Rejecting the ‘Proposition Nation’

In January, Donald Trump’s President’s Advisory 1776 Commission released its 45-page “1776 Report,” which, according to The New York Times, is “a sweeping attack on liberal thought and activism that…defends America’s founding against charges that it was tainted by slavery and likens progressivism to fascism.” Joe Biden scrapped it the day he entered office, and the report has since been scrubbed from all government websites.

This is perhaps for the best. However noble the intentions of the Commission’s members, their document is a profoundly flawed vision of American history, one that places the Declaration of Independence and Abraham Lincoln at the center of the American experience. That Lincolnian vision is now the accepted “conservative” consensus regarding American history.

American conservatives looking for an intellectual home should avoid claptrap like the 1776 Commission and its intellectual sibling, “The 1619 Project.” They are in reality two sides of the same coin. Both rely on a fantasy about the founding that Lincoln invented at Gettysburg in 1863. Accepting the assumptions behind either view of America is tantamount to a coin toss in which the rules are heads they win, tails you lose.

Trump created the 1776 Commission in September 2020 to combat The New York Times’ “1619 Project,” which paints American history as a story of black slavery and white supremacy.

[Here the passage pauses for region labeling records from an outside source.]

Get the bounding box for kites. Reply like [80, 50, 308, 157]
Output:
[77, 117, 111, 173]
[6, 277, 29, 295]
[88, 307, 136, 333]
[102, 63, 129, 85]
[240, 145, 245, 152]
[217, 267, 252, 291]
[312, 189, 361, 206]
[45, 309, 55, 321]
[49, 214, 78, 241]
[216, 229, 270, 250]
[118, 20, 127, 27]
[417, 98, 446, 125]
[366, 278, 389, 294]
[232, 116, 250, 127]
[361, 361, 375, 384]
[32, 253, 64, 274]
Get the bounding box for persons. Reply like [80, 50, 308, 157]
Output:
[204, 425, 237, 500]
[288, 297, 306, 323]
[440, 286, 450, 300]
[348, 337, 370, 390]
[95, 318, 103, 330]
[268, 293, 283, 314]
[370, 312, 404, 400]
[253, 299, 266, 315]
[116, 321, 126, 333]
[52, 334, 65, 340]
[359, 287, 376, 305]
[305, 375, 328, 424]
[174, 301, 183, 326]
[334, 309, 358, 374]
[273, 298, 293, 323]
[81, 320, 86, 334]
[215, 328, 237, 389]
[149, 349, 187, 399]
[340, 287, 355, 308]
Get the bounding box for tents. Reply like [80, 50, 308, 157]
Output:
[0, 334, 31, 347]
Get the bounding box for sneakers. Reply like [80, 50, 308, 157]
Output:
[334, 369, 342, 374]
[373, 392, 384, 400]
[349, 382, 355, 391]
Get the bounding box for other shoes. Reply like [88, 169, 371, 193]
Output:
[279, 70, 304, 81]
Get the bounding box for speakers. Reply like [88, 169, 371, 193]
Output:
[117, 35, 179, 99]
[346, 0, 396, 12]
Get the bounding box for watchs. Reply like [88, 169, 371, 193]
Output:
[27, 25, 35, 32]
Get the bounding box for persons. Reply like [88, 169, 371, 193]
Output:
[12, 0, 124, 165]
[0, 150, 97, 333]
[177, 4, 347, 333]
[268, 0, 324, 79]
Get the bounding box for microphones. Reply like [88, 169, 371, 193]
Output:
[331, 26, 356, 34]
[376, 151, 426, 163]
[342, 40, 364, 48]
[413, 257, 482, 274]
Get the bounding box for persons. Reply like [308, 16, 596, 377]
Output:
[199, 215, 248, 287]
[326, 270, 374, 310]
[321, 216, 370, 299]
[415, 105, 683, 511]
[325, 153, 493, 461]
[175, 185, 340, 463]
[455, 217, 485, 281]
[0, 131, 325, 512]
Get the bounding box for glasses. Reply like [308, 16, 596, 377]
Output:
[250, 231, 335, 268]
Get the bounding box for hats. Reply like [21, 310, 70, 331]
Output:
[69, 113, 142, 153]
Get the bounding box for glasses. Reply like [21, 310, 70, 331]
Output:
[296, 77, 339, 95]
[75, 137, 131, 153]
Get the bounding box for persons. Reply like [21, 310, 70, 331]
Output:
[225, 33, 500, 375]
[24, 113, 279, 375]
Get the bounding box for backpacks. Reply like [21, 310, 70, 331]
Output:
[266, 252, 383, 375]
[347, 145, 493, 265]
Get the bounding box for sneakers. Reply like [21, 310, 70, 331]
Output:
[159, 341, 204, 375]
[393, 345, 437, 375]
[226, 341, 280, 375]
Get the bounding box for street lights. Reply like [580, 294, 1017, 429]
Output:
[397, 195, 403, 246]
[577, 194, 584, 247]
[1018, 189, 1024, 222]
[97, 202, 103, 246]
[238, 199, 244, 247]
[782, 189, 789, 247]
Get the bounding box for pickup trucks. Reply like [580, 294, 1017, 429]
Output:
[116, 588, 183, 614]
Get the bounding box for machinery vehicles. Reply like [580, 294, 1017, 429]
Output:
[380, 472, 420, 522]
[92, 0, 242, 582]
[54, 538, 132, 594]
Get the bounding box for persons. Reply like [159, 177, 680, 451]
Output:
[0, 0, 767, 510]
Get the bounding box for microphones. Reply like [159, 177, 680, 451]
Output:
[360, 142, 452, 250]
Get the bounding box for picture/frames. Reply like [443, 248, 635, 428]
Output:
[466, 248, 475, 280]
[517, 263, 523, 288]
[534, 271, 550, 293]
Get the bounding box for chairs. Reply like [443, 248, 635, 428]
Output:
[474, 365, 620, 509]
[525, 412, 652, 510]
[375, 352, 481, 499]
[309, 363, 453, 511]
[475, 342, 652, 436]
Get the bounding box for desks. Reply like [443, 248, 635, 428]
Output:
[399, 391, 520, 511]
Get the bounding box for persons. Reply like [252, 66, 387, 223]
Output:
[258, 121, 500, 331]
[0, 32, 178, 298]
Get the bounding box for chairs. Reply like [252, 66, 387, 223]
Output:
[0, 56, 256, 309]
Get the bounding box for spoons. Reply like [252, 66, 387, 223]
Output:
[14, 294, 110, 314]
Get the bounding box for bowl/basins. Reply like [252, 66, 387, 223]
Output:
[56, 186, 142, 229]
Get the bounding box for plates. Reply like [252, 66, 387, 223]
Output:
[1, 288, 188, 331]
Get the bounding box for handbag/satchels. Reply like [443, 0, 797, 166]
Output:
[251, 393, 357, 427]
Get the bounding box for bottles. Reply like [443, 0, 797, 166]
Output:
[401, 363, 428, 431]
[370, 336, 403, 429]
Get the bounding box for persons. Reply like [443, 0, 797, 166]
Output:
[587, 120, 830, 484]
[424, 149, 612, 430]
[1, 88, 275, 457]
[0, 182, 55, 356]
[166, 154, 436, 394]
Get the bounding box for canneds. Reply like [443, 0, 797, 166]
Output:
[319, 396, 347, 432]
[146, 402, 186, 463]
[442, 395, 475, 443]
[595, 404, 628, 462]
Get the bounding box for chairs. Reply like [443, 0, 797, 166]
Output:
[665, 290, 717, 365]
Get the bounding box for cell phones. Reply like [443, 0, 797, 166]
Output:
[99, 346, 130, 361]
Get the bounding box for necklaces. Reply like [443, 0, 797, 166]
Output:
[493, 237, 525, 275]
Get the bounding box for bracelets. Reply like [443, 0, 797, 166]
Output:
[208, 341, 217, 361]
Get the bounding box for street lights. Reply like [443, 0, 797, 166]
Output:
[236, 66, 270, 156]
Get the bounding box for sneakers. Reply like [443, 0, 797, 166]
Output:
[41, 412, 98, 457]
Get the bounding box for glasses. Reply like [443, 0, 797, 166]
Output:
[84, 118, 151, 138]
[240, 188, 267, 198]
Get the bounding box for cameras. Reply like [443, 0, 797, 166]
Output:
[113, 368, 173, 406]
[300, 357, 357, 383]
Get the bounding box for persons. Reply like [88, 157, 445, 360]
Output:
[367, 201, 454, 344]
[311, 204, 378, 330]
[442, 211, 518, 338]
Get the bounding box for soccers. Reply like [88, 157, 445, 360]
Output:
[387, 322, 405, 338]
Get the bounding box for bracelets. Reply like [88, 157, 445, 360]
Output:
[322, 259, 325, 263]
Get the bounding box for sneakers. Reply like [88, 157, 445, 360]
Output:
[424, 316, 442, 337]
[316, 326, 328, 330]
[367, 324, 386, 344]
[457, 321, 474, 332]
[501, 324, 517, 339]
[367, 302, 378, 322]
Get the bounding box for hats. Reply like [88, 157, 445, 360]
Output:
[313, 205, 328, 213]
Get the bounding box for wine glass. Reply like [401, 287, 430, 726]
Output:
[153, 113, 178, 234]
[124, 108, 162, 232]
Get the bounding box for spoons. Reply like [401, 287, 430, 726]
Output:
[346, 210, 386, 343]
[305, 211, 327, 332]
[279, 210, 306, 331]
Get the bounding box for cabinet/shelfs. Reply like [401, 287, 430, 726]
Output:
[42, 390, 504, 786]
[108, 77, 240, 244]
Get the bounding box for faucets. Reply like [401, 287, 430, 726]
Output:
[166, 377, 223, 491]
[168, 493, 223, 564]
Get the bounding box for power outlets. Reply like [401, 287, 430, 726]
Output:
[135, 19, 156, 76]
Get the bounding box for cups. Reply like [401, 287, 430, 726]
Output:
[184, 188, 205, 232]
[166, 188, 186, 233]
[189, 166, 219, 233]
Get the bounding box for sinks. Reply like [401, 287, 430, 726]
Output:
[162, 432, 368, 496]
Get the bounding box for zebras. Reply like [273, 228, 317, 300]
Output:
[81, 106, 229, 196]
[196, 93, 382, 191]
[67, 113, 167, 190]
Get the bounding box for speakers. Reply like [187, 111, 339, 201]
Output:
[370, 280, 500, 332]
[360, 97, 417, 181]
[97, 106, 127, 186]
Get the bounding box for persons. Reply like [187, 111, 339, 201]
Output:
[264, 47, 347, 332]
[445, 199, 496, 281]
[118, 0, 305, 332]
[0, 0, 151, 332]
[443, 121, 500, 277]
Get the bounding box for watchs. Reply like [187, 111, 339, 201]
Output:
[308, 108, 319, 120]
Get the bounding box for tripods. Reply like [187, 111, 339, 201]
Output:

However, his appointments to the Commission led its report down a predictable path.

Trump tapped Hillsdale College President Larry Arnn to head the Commission and appointed 17 other academics and politicians to serve in advisory roles. Vanderbilt University Political Science and Law Professor Carol M. Swain and Hillsdale Constitutional Government Professor Matthew Spalding served as vice-chair and executive director, respectively. Swain’s prior publications focused almost exclusively on race and the dangers of “white nationalism,” including tomes fully in accord with the credo of the Southern Poverty Law Center. Spalding penned the popular We Still Hold These Truths (2009), a book steeped in neoconservative deceit.

Other appointments included Thomas Lindsay, director of the Texas Public Policy Foundation, who drafted most of “The 1776 Report,” as well as conservative historian Victor Davis Hanson. While Hanson has recently bemoaned the effects of cancel culture on American history, for years he never found a Confederate statue he did not want removed.